> _Task requirements_
Write out the passage on Barth's Church Dogmatics word for word, starting at "Volume II, The" and ending at "(II/2, chapters 7–8).".
━━ Reading passage ━━
In volume I, The Doctrine of the Word of God (1932, 1938), Barth argues that theology is properly understood as the church’s critical examination of its speech about God in the light of God’s own revelation in the Word of God. This Word is God himself, revealing himself as the triune God, preeminently in the Incarnation of the Word in Jesus Christ, the Son, and in the outpouring of the Holy Spirit (I/1, chapters 1–2). (We will consider Barth’s teaching in these opening pages of the Church Dogmatics in somewhat more detail in chapter 17.) This personal self-revelation is communicated to us in Scripture, which as the witness to God’s revelation becomes the written Word of God. In turn, the church communicates its understanding of God’s revelation witnessed in Scripture to the world, and as it does so the church is preaching the Word of God (I/2, chapters 3–4). (We will have more to say about Barth’s view of Scripture in chapter 18.)
Volume II, The Doctrine of God (1940, 1942), is a volume of obvious relevance to apologetics. Barth begins by arguing that the true God is the one who is known to us exclusively at his initiative, by his revealing of himself to us in the Word of God. This means that natural theology is an utterly futile and irrelevant path to the knowledge of God. The God known to us by revelation is the absolutely perfect, personal God who freely loves us (II/1, chapters 5–6). Furthermore, this God has chosen to make himself known graciously and redemptively to mankind in Jesus Christ, who is ultimately God’s chosen one. God’s command to us is a call to union with and conformity to the character of Jesus Christ, so that Christian ethics must be grounded in the Christian gospel and doctrine of God (II/2, chapters 7–8).
Volume III, The Doctrine of Creation (1945-1951), expounds the Christian conception of the world and of mankind as created by God, a work appropriately credited especially to the Father. A Christian knows God as Creator not as an abstract truth but as defining our relationship to God as creatures who have fallen in sin and are in need of the grace we receive in Jesus Christ. This knowledge comes only by faith in God’s revelation of himself as Creator in Scripture. The biblical account of creation is neither unhistorical myth nor humanly constructed history, but is instead a theological account focusing on the meaning of creation for our knowledge of God. That meaning is that the purpose of creation was to create the setting for the covenant of grace between God and mankind (III/1, chapter 9). God’s purpose for creating man is seen concretely in Jesus Christ. In his incarnation Jesus perfectly embodied man’s intended relationship to God and to his fellow man. He also perfectly exhibited man’s wholeness as creatures consisting of an integrated unity of body and soul. Finally, Jesus Christ perfectly realized God’s purpose for man as creatures living in time. By his birth into our world of time, and by his death and resurrection, Jesus shows himself to be the Lord of time (III/2, chapter 10). Throughout time God as Lord providentially rules over creation to ensure the fulfillment of his covenant of grace with mankind. Again, this providence can be known only by faith in God’s revelation. God’s providence includes his acting through the agency of angels, since he is Lord of heaven as well as of earth (III/3, chapter 11). God’s providential rule over creation does not negate human responsibility, which was perfectly revealed in Jesus Christ. That responsibility is to love God and others, with respect for one’s own life and with focused commitment to one’s calling (III/4, chapter 12).
━━━
━━ Data shown ━━
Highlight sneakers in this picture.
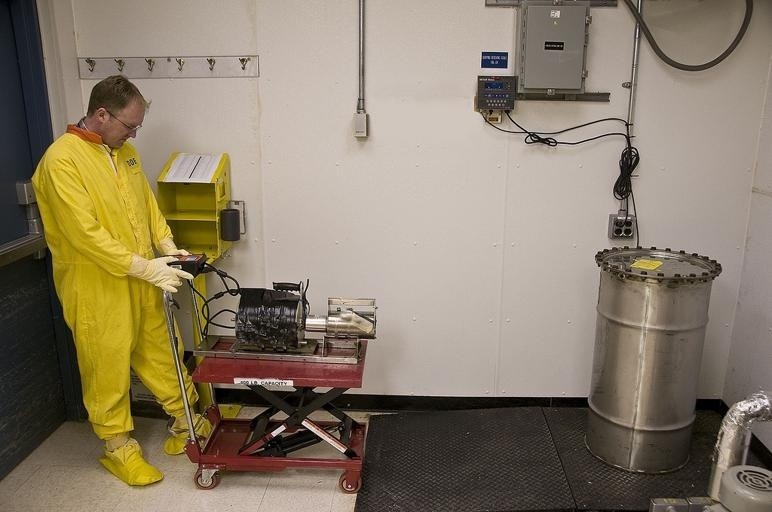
[163,413,213,455]
[101,437,165,487]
━━━
> _Solution_
Volume II, The Doctrine of God (1940, 1942), is a volume of obvious relevance to apologetics. Barth begins by arguing that the true God is the one who is known to us exclusively at his initiative, by his revealing of himself to us in the Word of God. This means that natural theology is an utterly futile and irrelevant path to the knowledge of God. The God known to us by revelation is the absolutely perfect, personal God who freely loves us (II/1, chapters 5–6). Furthermore, this God has chosen to make himself known graciously and redemptively to mankind in Jesus Christ, who is ultimately God’s chosen one. God’s command to us is a call to union with and conformity to the character of Jesus Christ, so that Christian ethics must be grounded in the Christian gospel and doctrine of God (II/2, chapters 7–8).